──────── Data provided ────────
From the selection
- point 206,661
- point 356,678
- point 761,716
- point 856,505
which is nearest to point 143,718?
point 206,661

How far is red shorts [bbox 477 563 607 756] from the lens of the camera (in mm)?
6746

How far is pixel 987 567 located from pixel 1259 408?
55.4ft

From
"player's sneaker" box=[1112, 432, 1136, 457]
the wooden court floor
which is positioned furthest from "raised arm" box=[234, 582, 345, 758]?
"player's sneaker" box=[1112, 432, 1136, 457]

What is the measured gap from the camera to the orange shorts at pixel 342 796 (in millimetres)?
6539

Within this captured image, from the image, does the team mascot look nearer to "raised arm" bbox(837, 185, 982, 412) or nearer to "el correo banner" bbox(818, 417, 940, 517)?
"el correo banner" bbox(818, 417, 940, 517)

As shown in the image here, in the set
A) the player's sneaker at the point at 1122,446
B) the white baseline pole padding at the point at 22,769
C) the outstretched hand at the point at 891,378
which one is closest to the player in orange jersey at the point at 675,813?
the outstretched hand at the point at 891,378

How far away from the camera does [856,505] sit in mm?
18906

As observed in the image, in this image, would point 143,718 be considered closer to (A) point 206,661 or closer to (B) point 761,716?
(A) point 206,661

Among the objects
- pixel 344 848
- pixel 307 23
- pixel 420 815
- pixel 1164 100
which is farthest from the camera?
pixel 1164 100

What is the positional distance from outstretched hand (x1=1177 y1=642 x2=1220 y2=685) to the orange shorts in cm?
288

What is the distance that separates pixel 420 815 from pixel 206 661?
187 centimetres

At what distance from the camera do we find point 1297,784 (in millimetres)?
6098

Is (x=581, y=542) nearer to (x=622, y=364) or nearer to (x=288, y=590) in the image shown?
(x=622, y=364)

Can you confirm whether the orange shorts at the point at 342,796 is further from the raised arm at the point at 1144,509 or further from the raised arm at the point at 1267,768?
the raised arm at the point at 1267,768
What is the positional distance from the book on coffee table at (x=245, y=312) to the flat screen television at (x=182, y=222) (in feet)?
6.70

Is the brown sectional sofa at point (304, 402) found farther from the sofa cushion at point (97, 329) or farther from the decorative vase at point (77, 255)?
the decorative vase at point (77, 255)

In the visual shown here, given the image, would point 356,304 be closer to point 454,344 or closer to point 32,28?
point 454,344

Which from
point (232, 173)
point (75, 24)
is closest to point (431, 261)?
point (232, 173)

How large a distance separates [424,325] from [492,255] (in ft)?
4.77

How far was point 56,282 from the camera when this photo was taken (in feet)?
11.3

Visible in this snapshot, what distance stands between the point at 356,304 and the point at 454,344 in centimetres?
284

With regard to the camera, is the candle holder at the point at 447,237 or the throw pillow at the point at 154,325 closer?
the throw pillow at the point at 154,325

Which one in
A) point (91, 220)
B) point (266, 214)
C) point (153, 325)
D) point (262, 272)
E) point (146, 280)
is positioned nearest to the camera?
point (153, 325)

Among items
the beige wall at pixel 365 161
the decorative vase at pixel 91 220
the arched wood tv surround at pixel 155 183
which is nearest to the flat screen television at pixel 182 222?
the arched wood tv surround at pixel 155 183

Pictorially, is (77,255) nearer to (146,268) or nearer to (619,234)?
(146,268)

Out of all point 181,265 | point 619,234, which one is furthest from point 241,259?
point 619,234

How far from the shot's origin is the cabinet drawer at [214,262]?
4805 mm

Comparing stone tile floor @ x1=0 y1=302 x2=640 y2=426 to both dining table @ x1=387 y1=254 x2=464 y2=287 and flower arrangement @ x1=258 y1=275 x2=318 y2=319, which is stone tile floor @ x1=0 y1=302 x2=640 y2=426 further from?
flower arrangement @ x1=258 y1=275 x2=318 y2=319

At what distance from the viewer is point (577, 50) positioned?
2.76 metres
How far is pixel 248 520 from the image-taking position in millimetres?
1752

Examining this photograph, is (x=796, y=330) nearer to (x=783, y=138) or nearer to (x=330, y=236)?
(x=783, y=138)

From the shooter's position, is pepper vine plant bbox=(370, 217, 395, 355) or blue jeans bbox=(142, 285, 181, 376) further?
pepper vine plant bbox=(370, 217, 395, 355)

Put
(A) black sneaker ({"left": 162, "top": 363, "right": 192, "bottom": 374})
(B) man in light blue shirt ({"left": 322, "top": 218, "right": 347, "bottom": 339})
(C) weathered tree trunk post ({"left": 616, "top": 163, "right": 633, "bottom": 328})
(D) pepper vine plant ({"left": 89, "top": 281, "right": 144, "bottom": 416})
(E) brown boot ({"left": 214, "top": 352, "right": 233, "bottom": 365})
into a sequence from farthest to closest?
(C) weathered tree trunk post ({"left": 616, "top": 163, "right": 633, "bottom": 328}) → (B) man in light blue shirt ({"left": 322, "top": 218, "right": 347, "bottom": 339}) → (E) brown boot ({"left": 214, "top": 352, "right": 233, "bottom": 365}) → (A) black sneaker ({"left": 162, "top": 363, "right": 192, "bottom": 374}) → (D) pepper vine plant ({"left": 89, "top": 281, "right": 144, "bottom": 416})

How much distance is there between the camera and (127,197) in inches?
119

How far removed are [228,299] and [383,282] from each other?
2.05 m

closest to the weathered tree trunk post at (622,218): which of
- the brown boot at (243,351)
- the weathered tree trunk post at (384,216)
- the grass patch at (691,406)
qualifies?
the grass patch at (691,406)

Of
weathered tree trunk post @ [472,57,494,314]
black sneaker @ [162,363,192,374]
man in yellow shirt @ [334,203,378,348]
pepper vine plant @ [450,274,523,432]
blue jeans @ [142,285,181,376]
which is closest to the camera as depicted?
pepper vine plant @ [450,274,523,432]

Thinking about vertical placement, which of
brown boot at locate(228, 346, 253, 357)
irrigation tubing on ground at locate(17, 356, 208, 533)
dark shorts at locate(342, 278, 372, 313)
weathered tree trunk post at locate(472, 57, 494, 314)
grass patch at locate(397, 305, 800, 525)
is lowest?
────────
> [To be done] Gather every line from the rows above that contains the word "throw", treating uppercase and lowercase as different.

> [Complete output]
With regard to the camera, is the candle holder at the point at 447,237 or the throw pillow at the point at 154,325 closer?
the throw pillow at the point at 154,325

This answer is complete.